Asuán tiene una presa inaugurada en 1970 que durante muchos años ha sido considerada la más grande del mundo, con más de 300 km de cola de embalse que se adentra en el vecino país de Sudán. Por su causa varias zonas monumentales fueron inundadas dando lugar a un movimiento internacional de rescate para salvar ese patrimonio histórico de la humanidad de quedar sumergido de forma atemporal.

Es la historia de Abu Simbel, pero también del templo de Nebod actualmente en Madrid y seguramente de algunos otros repartidos por el mundo como signo de agradecimiento o pago subterfugio.

En Asuán hay una gran iglesia cristiana, un museo de arte nubio y es famoso el obelisco inacabado, un soberbio menhir de granito rosa que aún sigue incrustado a medio terminar en la roca generatriz del que no llegó a ser separado.

Muy recomendable el mercado de artesanía local en el barrio antiguo, cerca de la orilla del río.

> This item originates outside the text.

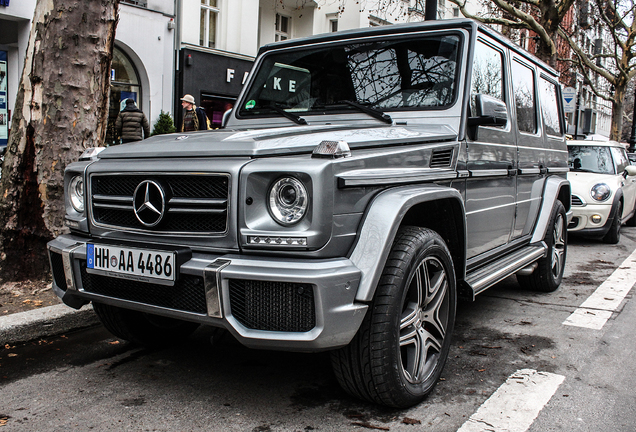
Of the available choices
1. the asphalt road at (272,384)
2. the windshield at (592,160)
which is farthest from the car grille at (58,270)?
the windshield at (592,160)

Elefantina queda señalada en los libros por su importancia en el conocimiento de la crecida anual. Su nilómetro era el primero de todo el curso y servía para conocer la altura de las aguas. En base a ello, los técnicos en la materia llegaban a predecir la cosecha anual y la posible recaudación tributaria a que podía dar lugar (Parra, 2011). La estructura es una simple cisterna o alberca en el terreno, con paredes cubiertas de mampostería y una escalera de piedra en dos de ellas. En su parte inferior tiene un hueco grande por el que las aguas del río podían entrar y llenar la instalación. Según la altura alcanzada en la escala instalada se calculaba la altura de la crecida y el terreno inundable que ocuparía aguas abajo.

La isla de Elefantina tiene una playa fluvial en su orilla de poniente. Al otro lado está la ribera del Nilo y sobre una de sus colinas, el mausoleo de Agha Khan.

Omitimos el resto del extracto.